In its decision of April 15 on the screening and protection of the elderly, the Council of State revealed the extent of the disaster. Assailed by associations demanding that people living in retirement homes and their caregivers be systematically tested and that protective equipment (masks, sanitizing gel) be distributed, the Council of State limited itself to reciting the paltry figures promulgated by the government (“40,000 tests per day will be available across the country by the end of April; 60,000 will be available in the weeks to come”). So in mid-May, France will be ready to do close to what Germany has already been doing since a month and a half: 500,000 tests per week. As for masks, the “current orders amount to some 50 million masks”. However, give the delivery rate, it will take nine months to receive them all.
There are 430,000 healthcare personnel and 752,000 pensioners in retirement homes and health centers. All told, there are close to a million healthcare professionals (210,000 active doctors and 700,000 nurses and nursing assistants) in France.

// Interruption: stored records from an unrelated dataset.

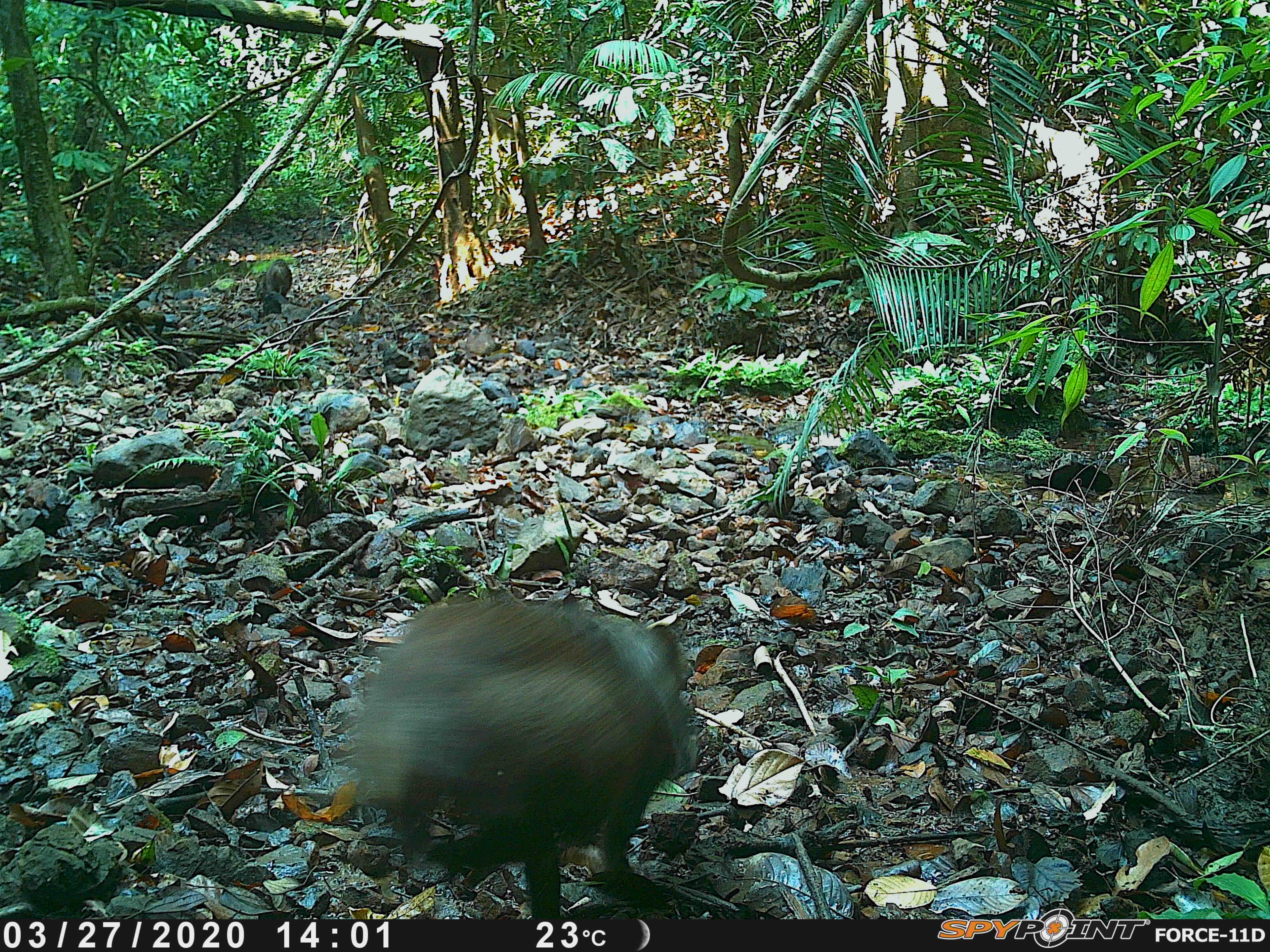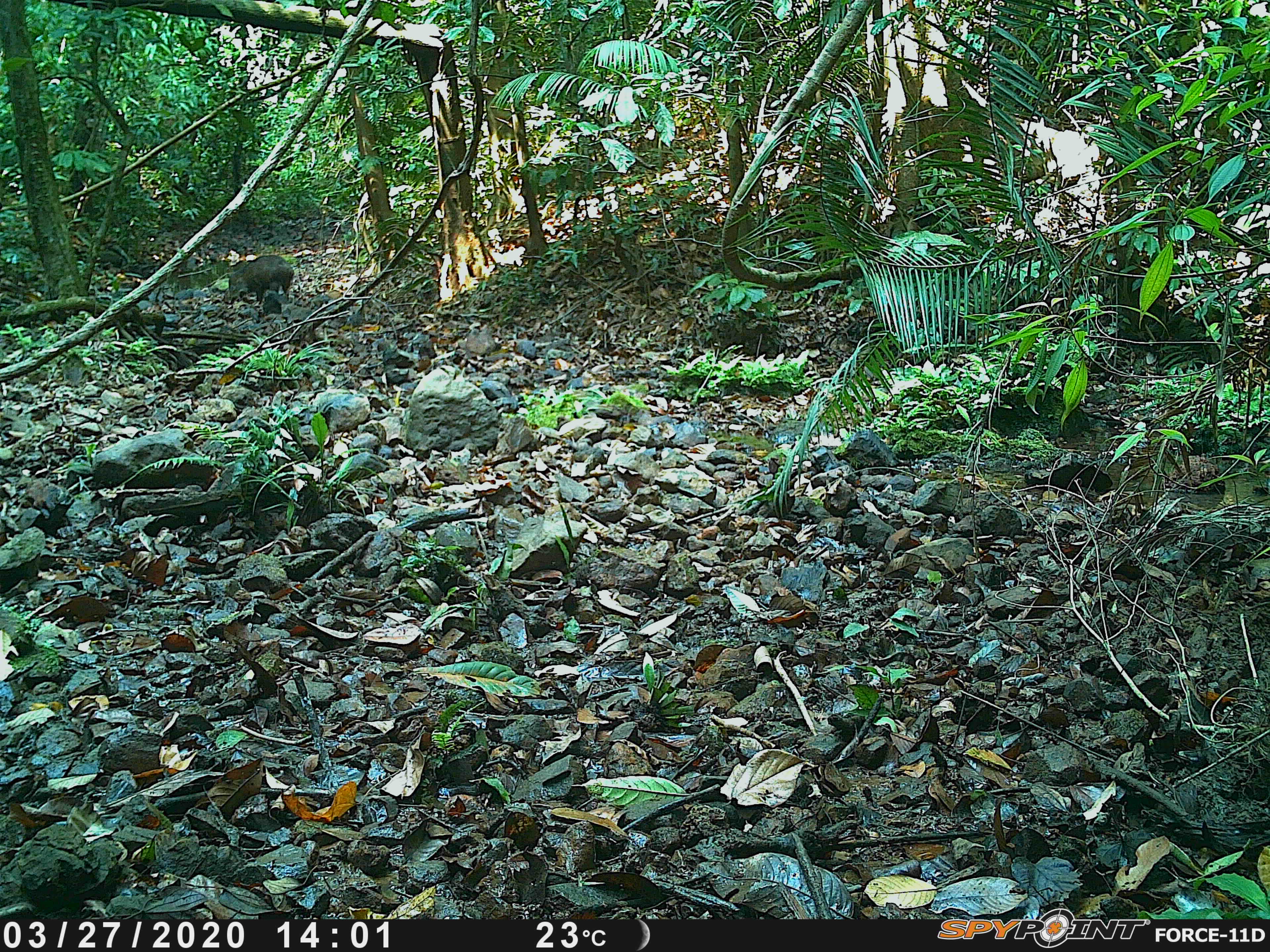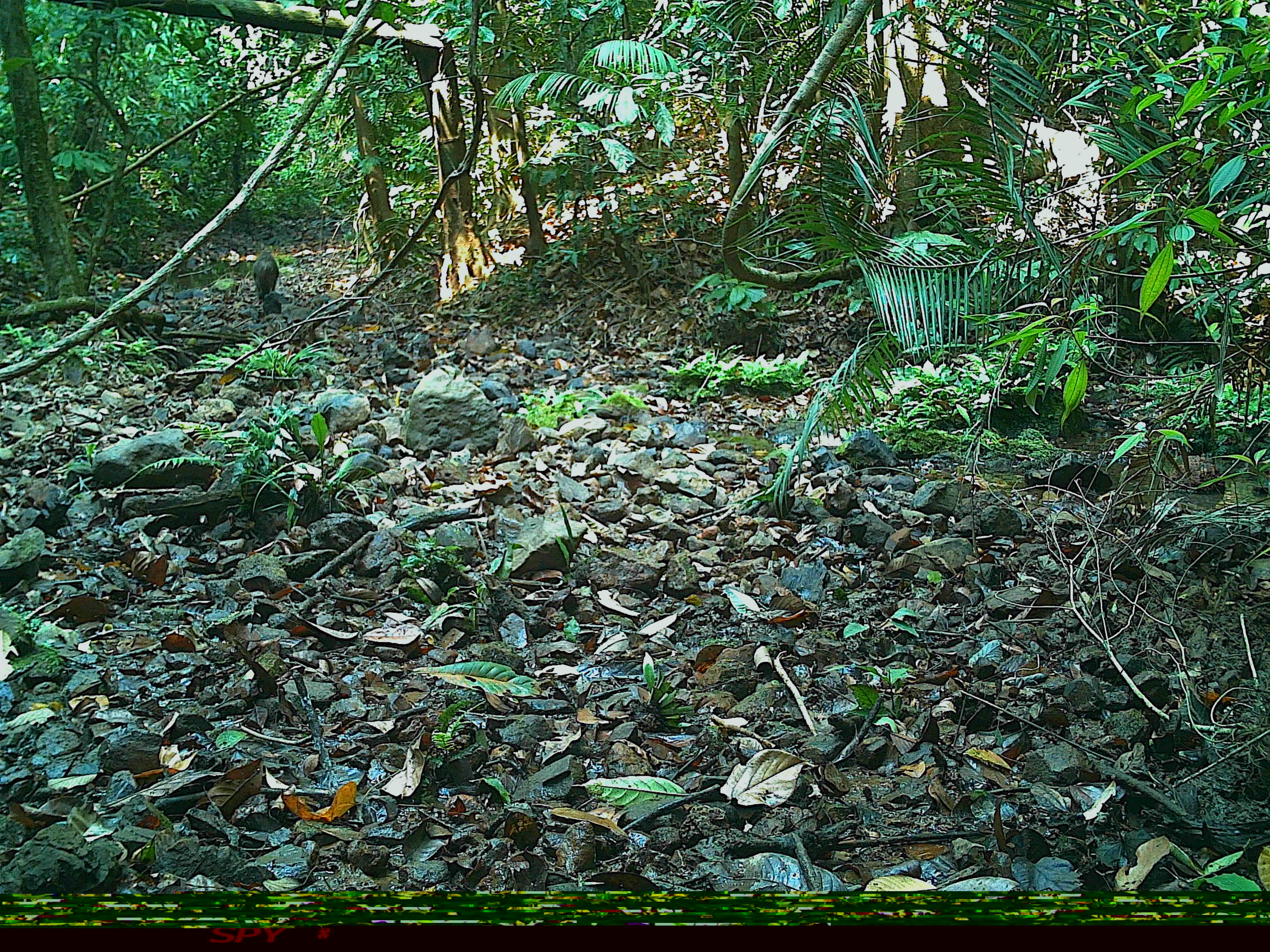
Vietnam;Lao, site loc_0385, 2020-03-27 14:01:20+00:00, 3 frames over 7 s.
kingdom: Animalia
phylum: Chordata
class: Mammalia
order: Artiodactyla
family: Suidae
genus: Sus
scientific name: Sus scrofa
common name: eurasian wild pig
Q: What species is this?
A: Eurasian wild pig (Sus scrofa).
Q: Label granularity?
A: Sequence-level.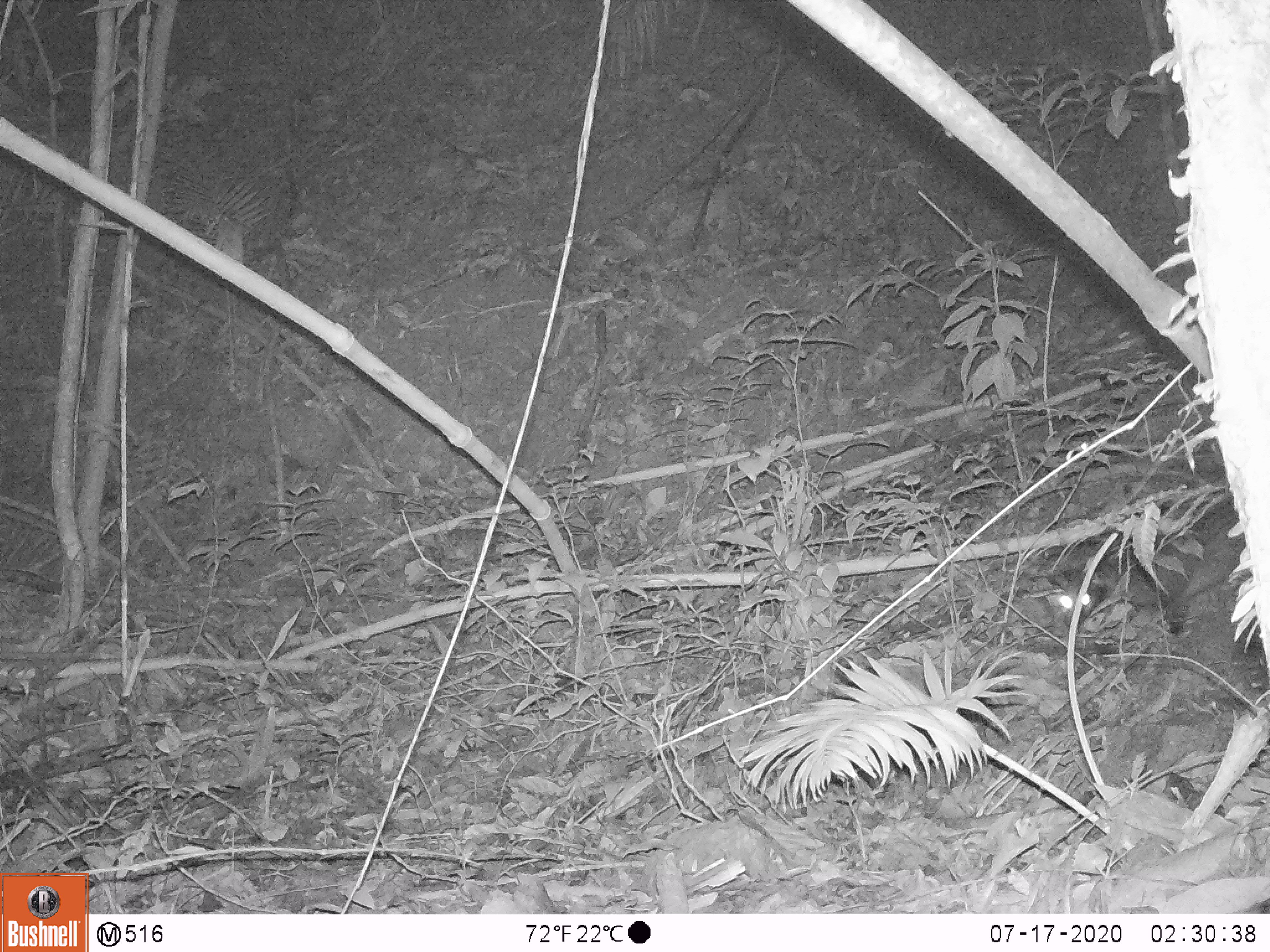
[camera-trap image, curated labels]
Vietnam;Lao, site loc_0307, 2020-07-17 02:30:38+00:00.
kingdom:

Under these conditions, it is clear that Macron’s announcement of the end of the lockdown and the resumption of school classes on May 11 is a gamble. If all teachers were to return to the classroom, that would mean 870,000 masks per day—reuse of masks is contraindicated. And if all the students return on this date, or even gradually, they would have to be supplied with more than 12 million masks per day.
Even with the President publicizing the “grand public” mask, a French invention no doubt handcrafted locally, the end of the lockdown on May 11 and the resumption of school classes is at best a gamble; without reliable masks to protect the entire population, it is a risky and irresponsible act.
The end of a health crisis that the authorities did not anticipate will be all the more painful for the French, both fiscally and socially, with the President and his administration coming out of this ordeal diminished and wholly discredited.